◆ WORK INSTRUCTIONS ◆
Although the data below holds other lines too, output only those from the line with "genus: Connochaetes" up to and including the line with "order: Squamata", exactly as they appear.

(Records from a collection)
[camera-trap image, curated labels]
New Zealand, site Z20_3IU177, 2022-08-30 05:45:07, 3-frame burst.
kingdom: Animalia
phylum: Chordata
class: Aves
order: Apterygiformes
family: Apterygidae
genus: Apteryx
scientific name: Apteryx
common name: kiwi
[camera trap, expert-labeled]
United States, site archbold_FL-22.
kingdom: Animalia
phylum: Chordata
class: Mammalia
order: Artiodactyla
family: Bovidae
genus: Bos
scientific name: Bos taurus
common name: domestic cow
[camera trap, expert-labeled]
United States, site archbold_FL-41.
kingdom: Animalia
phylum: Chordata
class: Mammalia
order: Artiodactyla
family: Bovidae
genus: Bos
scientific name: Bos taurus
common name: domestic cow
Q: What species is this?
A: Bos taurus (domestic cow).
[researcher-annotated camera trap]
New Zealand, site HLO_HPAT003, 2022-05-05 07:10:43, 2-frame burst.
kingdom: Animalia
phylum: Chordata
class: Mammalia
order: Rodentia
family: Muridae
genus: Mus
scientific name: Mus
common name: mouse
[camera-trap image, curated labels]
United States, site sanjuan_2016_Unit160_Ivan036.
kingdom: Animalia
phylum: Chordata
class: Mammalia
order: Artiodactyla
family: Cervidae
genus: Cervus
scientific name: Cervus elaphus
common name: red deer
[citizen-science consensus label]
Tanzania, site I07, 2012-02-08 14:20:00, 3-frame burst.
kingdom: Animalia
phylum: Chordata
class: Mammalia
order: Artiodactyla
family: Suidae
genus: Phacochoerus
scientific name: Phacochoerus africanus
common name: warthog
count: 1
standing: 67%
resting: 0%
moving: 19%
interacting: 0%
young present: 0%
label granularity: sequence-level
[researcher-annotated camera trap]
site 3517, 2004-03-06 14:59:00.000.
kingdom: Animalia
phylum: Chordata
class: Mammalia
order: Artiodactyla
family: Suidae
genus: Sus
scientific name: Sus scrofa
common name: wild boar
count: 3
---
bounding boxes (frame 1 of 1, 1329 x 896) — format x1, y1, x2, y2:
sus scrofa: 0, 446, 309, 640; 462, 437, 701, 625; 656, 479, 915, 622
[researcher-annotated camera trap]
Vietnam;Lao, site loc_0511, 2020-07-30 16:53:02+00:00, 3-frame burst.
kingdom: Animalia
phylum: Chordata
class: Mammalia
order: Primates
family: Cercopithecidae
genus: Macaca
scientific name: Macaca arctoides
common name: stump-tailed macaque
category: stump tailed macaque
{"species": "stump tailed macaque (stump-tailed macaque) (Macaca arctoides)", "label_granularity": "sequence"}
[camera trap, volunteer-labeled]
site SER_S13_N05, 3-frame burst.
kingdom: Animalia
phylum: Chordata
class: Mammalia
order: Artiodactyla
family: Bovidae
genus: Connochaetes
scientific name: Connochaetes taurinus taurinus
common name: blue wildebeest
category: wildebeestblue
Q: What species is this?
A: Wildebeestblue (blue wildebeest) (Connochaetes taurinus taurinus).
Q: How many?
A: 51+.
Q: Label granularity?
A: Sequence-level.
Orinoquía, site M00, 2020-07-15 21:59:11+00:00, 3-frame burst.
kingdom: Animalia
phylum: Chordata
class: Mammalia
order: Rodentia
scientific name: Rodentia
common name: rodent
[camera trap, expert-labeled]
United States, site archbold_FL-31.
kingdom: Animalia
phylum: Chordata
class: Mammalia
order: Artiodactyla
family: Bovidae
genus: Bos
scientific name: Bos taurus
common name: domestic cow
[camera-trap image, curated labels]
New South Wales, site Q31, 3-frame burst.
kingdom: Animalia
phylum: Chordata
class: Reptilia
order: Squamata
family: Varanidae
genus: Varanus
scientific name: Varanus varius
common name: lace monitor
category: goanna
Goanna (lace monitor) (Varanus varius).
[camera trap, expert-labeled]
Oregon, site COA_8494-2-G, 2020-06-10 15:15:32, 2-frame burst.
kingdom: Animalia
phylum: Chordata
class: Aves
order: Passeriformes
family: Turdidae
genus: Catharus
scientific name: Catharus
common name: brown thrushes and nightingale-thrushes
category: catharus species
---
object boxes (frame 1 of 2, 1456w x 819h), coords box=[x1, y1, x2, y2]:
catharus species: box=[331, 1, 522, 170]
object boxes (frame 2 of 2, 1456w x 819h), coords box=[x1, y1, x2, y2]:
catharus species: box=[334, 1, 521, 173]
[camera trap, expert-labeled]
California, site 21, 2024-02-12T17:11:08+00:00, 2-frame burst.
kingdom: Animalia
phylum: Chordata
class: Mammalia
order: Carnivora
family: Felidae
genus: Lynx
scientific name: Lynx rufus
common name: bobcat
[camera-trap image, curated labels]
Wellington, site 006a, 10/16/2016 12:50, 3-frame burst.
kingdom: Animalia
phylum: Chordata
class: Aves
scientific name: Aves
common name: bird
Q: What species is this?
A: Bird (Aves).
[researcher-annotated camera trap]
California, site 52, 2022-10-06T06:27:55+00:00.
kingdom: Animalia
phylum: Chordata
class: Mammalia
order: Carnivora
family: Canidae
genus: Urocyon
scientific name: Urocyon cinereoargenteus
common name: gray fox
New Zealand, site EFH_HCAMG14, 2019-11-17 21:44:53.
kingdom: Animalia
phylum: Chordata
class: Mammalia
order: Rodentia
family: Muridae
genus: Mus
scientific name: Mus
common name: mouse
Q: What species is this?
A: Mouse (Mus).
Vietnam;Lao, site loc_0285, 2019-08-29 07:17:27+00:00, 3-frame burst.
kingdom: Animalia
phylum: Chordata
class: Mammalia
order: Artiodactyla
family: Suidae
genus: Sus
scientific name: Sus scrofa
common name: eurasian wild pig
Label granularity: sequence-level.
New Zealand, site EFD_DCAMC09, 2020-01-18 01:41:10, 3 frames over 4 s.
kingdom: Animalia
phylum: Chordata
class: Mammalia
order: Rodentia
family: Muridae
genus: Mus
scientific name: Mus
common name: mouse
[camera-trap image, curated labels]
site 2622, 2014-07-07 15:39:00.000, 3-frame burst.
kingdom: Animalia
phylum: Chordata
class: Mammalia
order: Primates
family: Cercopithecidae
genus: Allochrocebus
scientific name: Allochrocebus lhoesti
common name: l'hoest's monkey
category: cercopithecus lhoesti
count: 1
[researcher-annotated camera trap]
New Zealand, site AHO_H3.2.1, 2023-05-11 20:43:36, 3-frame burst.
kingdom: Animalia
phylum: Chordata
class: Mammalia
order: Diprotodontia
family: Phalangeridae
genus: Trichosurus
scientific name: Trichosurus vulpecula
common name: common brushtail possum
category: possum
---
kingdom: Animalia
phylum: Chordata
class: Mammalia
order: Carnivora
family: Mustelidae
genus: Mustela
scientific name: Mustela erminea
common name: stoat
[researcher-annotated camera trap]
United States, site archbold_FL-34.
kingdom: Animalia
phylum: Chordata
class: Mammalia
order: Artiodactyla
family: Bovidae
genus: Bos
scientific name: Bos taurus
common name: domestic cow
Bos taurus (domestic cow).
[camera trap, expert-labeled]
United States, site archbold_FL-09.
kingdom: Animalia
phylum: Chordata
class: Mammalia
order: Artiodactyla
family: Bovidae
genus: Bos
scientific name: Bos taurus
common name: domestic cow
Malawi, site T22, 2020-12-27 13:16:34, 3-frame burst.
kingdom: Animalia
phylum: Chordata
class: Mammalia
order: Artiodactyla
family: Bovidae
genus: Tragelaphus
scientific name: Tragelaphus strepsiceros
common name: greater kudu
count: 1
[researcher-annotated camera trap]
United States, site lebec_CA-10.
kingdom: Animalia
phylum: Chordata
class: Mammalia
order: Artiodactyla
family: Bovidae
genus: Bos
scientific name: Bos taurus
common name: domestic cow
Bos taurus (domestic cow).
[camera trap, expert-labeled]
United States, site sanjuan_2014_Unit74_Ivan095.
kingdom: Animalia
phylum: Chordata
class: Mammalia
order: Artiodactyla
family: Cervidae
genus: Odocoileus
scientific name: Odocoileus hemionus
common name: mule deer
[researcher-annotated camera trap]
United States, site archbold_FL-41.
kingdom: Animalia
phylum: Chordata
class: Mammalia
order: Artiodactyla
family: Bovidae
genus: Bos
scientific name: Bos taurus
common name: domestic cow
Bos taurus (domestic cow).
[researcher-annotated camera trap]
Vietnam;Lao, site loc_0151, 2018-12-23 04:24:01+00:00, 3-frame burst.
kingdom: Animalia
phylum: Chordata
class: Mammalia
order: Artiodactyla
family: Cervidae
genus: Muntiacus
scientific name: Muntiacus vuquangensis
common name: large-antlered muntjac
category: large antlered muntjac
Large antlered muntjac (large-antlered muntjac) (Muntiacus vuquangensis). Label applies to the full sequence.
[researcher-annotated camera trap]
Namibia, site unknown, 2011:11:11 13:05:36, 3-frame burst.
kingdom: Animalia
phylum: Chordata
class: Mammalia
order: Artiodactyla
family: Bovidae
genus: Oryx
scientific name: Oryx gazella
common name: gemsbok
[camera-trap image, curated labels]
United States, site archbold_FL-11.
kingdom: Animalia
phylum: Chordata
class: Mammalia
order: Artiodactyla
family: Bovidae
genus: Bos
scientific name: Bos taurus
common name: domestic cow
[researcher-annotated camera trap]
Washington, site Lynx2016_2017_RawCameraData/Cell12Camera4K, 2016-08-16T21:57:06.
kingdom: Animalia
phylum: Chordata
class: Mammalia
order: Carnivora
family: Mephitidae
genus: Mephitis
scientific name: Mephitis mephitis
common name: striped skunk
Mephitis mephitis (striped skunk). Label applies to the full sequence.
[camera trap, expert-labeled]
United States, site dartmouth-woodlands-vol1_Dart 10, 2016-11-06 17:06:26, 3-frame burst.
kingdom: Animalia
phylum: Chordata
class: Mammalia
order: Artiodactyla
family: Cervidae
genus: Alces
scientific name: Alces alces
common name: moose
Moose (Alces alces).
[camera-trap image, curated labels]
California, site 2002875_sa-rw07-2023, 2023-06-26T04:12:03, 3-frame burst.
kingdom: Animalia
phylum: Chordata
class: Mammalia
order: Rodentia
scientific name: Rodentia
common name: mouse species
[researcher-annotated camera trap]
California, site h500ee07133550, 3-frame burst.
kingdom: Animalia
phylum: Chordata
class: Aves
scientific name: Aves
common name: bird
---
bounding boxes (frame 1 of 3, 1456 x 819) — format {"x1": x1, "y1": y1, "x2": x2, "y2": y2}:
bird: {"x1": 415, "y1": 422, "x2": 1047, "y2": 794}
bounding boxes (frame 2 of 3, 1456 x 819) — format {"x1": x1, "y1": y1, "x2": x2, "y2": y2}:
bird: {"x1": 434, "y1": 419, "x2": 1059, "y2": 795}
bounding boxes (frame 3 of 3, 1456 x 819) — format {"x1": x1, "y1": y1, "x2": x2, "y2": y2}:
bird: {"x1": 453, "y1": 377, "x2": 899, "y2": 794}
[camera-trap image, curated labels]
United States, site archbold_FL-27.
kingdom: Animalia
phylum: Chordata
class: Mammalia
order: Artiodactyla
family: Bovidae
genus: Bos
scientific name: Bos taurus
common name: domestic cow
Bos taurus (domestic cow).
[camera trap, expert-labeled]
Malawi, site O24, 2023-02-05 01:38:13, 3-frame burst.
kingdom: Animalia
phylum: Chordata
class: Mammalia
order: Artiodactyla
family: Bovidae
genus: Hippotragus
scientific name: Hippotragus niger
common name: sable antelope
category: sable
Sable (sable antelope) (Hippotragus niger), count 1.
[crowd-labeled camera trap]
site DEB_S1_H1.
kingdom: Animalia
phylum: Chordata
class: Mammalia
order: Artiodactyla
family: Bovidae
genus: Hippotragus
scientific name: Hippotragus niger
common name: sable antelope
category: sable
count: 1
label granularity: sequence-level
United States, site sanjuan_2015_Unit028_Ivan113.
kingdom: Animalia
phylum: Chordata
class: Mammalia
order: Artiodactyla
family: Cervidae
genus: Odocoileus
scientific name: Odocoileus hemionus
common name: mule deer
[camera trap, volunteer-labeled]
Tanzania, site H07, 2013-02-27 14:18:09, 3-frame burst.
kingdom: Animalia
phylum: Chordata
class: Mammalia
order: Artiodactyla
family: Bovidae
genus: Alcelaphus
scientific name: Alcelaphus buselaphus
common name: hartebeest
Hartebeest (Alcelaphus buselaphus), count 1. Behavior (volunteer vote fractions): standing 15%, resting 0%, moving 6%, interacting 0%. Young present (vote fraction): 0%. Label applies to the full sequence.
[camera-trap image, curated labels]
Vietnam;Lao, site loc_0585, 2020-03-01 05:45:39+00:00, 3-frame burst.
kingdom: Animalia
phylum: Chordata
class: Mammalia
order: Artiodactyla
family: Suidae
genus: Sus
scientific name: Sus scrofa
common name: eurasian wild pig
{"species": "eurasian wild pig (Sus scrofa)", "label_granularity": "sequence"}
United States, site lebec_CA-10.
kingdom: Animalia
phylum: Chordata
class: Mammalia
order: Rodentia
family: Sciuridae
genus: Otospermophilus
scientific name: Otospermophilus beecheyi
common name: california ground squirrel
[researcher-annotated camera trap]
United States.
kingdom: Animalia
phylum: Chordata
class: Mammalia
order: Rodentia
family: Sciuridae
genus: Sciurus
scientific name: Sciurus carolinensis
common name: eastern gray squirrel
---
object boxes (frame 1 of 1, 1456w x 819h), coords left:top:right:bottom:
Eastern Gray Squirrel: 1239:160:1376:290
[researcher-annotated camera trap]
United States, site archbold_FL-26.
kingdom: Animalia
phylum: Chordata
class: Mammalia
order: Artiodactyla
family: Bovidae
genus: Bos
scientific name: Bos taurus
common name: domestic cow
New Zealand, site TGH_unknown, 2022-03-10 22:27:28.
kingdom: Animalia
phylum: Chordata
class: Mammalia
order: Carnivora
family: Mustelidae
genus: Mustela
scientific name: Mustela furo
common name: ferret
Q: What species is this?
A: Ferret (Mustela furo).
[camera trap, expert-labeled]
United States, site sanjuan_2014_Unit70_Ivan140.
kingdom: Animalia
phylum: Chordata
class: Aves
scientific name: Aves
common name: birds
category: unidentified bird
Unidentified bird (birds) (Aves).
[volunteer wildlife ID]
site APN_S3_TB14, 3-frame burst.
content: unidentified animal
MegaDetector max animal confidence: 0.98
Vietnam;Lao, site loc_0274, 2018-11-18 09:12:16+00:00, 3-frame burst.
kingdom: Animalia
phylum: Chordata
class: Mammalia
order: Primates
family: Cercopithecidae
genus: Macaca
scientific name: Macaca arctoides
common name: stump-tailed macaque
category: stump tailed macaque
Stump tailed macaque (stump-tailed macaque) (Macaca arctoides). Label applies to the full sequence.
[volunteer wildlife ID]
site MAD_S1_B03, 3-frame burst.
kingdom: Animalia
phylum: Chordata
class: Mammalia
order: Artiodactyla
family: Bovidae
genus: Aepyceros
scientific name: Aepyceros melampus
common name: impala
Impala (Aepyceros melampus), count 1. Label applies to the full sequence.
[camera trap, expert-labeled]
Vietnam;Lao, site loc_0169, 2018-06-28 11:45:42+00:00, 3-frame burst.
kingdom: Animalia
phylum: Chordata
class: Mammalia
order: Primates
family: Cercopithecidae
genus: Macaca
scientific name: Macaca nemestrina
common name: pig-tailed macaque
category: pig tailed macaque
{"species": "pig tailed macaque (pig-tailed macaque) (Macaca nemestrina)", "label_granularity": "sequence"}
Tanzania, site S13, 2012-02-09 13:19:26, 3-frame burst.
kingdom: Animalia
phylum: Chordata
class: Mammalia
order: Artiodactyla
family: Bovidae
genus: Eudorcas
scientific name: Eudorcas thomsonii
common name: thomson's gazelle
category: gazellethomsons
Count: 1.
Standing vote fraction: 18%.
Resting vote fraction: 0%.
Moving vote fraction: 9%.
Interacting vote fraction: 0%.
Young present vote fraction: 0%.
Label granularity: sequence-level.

◆ ANSWER SPACE ◆
genus: Connochaetes
scientific name: Connochaetes taurinus taurinus
common name: blue wildebeest
category: wildebeestblue
Q: What species is this?
A: Wildebeestblue (blue wildebeest) (Connochaetes taurinus taurinus).
Q: How many?
A: 51+.
Q: Label granularity?
A: Sequence-level.
Orinoquía, site M00, 2020-07-15 21:59:11+00:00, 3-frame burst.
kingdom: Animalia
phylum: Chordata
class: Mammalia
order: Rodentia
scientific name: Rodentia
common name: rodent
[camera trap, expert-labeled]
United States, site archbold_FL-31.
kingdom: Animalia
phylum: Chordata
class: Mammalia
order: Artiodactyla
family: Bovidae
genus: Bos
scientific name: Bos taurus
common name: domestic cow
[camera-trap image, curated labels]
New South Wales, site Q31, 3-frame burst.
kingdom: Animalia
phylum: Chordata
class: Reptilia
order: Squamata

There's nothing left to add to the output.